* _Verilen Metin_:
Meyerhold’un tiyatro estetiği; tiyatronun işlevine dair düşüncelerine, yaşadığı dönemdeki siyasal gelişmelere ve politik duruşuna sıkı sıkıya bağlıdır. Doğalcı estetik ona göre, “bir burjuva estetiğidir”, bu anlamda partinin ve seyirci kitlesinin taleplerini göz önünde bulundurmamaktadır. Meyerhold’un devrim öncesi çalışmaları, “sanatsal gerçekliğe alternatif bir estetik geliştirmek ve yeni bir oyunculuk tekniği inşa etmek üzerine yoğunlaşmıştır” (Karaboğa 2018: 147). Devrimden sonra ise, bu arayışının yanında “yönetmen ve oyuncuların oyunla ne anlatmaya çalıştığını” (Meyerhold 2014:

213) anlamak isteyen yeni seyirci kitlesinin, yani halkın çıkarlarını da gözetmeye çalıştığını sıklıkla vurgulamıştır.

* _Amaç 1_:
Verilen metne göre Meyerhold doğalcı estetiği nasıl nitelendirir?
* _Amaç 2_:
Verilen metinde "Meyerhold’un tiyatro estetiği;" ifadesini içeren sözcüklerle açılıp "çalıştığını sıklıkla vurgulamıştır." ile kapanan bölümü hiçbir değişiklik yapmadan yeniden yazın.

* _Verilen Bilgiler_:

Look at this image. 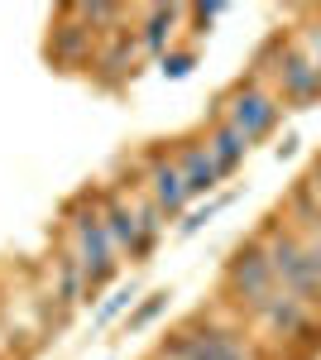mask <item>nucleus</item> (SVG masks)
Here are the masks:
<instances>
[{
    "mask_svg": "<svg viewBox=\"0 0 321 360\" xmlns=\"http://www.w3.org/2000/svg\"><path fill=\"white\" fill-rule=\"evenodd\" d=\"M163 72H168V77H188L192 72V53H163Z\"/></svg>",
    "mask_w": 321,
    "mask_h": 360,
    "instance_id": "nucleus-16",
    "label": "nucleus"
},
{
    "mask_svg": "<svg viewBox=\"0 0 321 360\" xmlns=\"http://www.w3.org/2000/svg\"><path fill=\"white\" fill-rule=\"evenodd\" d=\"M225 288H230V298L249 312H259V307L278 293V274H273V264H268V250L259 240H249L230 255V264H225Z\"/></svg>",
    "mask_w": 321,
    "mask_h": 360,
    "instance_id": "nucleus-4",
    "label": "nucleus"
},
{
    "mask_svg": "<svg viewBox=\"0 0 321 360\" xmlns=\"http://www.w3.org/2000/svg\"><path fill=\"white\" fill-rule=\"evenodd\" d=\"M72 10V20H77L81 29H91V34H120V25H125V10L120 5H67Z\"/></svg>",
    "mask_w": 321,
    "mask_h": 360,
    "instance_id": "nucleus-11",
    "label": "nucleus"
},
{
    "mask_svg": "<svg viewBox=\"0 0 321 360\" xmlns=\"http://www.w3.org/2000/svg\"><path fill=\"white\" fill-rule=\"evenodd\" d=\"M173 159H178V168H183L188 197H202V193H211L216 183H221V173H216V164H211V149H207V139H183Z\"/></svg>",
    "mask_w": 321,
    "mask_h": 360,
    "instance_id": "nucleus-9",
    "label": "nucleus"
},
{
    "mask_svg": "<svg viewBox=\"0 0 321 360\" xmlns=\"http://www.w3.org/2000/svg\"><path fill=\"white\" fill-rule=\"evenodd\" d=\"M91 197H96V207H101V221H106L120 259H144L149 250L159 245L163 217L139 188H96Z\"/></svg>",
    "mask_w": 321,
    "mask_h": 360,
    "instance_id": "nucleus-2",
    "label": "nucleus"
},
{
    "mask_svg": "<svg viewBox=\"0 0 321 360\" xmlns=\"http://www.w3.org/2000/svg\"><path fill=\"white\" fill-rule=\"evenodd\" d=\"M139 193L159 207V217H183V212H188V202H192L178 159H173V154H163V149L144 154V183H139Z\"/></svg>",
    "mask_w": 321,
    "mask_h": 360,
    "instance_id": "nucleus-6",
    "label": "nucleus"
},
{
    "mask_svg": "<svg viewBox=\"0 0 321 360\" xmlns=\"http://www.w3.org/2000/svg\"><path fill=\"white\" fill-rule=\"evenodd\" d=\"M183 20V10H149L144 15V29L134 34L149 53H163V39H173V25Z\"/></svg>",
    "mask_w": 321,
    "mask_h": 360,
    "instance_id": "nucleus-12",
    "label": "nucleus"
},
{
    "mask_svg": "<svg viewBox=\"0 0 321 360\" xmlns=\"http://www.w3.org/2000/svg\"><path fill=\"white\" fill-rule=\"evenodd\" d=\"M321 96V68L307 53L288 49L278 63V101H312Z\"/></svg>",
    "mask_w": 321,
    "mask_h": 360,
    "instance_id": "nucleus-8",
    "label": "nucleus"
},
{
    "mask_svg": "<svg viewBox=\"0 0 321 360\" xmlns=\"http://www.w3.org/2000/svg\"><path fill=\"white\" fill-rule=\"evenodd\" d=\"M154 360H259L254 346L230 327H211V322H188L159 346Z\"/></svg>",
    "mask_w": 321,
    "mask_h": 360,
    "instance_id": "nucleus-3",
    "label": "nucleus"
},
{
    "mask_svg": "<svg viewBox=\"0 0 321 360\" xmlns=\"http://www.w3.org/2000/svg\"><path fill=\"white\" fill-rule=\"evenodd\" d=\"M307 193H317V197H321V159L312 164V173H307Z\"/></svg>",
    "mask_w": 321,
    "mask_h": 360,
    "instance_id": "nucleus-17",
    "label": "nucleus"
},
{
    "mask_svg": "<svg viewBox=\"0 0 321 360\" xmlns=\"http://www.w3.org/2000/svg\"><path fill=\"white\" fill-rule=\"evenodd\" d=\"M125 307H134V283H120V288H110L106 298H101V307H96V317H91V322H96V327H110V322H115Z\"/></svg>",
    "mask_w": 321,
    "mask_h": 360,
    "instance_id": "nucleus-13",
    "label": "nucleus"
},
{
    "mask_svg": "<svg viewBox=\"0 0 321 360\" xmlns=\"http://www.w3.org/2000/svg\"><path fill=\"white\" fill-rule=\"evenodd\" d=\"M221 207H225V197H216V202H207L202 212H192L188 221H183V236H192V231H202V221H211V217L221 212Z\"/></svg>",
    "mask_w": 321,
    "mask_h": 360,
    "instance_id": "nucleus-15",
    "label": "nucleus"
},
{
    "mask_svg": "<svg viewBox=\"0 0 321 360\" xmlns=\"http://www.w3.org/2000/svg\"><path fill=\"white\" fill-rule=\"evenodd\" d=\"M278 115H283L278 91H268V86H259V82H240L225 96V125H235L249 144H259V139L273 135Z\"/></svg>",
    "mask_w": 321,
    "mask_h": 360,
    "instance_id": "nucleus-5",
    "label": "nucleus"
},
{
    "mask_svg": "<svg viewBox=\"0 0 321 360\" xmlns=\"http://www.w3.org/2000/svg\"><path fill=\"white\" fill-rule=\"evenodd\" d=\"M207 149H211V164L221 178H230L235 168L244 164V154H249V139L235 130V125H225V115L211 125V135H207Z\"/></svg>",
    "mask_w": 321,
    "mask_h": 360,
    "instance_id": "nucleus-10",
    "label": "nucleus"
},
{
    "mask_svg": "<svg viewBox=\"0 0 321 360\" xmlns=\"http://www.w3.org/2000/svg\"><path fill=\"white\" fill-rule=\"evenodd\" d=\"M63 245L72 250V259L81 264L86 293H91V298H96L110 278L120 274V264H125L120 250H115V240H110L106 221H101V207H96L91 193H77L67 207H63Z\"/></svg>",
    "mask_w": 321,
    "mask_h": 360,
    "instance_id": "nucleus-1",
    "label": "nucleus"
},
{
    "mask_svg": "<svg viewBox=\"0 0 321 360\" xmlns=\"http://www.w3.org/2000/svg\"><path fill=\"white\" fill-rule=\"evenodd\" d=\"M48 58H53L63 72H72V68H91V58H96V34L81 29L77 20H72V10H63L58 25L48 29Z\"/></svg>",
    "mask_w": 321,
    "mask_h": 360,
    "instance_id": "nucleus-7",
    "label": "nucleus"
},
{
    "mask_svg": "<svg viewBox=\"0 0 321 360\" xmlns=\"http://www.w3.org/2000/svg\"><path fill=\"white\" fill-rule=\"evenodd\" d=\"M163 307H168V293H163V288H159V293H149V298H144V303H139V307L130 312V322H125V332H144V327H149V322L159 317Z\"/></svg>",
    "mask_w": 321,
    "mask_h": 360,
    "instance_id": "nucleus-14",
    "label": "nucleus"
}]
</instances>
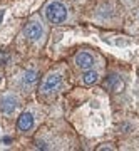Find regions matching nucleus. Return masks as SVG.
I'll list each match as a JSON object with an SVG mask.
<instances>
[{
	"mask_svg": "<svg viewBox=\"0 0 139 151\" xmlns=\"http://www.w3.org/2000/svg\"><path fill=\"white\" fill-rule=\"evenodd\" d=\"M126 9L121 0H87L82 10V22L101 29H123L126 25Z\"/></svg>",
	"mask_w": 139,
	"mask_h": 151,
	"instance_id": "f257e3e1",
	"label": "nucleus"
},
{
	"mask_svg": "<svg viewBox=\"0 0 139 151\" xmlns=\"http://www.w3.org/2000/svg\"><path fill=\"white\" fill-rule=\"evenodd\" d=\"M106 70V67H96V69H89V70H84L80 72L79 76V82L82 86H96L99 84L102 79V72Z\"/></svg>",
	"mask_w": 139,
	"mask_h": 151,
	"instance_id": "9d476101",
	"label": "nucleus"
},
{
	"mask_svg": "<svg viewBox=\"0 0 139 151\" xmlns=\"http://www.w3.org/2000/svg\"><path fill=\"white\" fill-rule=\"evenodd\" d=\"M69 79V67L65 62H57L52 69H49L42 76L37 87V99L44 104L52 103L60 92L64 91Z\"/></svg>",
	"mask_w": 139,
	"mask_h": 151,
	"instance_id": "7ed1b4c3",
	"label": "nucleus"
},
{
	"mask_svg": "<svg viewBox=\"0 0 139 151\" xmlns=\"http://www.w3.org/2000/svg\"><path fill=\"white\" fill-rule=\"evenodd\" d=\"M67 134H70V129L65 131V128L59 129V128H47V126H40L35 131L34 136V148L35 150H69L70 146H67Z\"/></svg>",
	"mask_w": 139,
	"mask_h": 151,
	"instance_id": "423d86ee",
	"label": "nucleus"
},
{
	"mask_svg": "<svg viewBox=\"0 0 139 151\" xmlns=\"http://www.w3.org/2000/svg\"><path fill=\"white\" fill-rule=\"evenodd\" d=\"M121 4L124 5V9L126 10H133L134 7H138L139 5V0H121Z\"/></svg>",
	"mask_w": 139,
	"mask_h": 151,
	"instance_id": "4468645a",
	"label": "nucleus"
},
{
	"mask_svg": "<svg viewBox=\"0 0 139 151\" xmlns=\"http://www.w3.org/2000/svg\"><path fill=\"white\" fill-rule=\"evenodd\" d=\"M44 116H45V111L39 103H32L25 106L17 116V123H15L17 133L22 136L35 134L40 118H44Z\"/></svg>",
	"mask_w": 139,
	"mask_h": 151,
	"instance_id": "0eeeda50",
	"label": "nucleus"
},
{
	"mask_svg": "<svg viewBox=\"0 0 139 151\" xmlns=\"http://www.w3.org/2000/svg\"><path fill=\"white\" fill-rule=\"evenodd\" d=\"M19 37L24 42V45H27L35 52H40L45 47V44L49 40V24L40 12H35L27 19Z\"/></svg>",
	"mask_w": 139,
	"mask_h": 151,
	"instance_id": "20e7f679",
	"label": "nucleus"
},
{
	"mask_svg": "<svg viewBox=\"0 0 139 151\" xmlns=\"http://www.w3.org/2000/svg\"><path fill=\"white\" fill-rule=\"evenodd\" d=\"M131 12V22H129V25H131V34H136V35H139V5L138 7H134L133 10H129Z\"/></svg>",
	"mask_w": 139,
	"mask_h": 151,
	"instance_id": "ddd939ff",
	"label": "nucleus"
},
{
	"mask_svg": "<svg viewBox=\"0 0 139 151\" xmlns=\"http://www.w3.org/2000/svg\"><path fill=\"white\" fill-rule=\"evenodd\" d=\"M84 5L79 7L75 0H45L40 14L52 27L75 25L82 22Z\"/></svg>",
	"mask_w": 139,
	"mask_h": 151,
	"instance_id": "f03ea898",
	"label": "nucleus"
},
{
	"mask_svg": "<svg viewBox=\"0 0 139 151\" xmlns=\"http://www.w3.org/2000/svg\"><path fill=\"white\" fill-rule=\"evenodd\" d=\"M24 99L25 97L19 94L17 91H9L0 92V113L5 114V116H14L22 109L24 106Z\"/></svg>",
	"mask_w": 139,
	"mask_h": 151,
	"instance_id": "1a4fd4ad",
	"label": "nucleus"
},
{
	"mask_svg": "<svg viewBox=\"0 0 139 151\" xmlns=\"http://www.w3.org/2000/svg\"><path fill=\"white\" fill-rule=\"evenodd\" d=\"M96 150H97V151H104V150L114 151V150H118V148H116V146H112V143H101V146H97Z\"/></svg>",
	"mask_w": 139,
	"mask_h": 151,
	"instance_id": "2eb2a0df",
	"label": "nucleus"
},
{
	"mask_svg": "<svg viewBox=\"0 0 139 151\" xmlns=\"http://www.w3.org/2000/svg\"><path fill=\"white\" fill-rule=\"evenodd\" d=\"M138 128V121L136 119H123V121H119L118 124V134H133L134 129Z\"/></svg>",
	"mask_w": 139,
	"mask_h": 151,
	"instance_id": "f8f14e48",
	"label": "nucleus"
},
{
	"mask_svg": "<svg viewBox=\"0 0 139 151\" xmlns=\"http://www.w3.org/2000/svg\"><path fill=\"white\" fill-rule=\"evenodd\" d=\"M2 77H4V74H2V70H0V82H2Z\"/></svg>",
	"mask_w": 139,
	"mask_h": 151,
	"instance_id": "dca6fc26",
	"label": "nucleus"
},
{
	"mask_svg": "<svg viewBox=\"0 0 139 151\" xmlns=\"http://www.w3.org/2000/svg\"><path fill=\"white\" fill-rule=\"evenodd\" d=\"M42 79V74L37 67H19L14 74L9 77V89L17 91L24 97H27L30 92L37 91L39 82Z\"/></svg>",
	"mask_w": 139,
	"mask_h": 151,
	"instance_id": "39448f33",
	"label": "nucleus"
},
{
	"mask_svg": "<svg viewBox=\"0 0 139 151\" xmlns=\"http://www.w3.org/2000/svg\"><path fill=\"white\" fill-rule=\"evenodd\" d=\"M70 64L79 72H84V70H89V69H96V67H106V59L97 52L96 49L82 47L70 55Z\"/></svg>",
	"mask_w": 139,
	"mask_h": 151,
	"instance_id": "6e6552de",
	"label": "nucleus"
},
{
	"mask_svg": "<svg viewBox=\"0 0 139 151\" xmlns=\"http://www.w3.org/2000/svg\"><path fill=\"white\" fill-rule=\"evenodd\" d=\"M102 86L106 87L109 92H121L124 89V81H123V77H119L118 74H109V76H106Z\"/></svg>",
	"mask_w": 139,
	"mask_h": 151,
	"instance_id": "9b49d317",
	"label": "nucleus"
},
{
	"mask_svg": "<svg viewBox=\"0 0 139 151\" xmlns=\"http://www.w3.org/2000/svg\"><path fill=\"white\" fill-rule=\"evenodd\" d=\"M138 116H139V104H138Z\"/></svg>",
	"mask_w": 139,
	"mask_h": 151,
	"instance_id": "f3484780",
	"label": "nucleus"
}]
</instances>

* _Doğru Sonuç 1_:
Bir burjuva estetiği olarak nitelendirir.

* _Doğru Sonuç 2_:
Meyerhold’un tiyatro estetiği; tiyatronun işlevine dair düşüncelerine, yaşadığı dönemdeki siyasal gelişmelere ve politik duruşuna sıkı sıkıya bağlıdır. Doğalcı estetik ona göre, “bir burjuva estetiğidir”, bu anlamda partinin ve seyirci kitlesinin taleplerini göz önünde bulundurmamaktadır. Meyerhold’un devrim öncesi çalışmaları, “sanatsal gerçekliğe alternatif bir estetik geliştirmek ve yeni bir oyunculuk tekniği inşa etmek üzerine yoğunlaşmıştır” (Karaboğa 2018: 147). Devrimden sonra ise, bu arayışının yanında “yönetmen ve oyuncuların oyunla ne anlatmaya çalıştığını” (Meyerhold 2014:

213) anlamak isteyen yeni seyirci kitlesinin, yani halkın çıkarlarını da gözetmeye çalıştığını sıklıkla vurgulamıştır.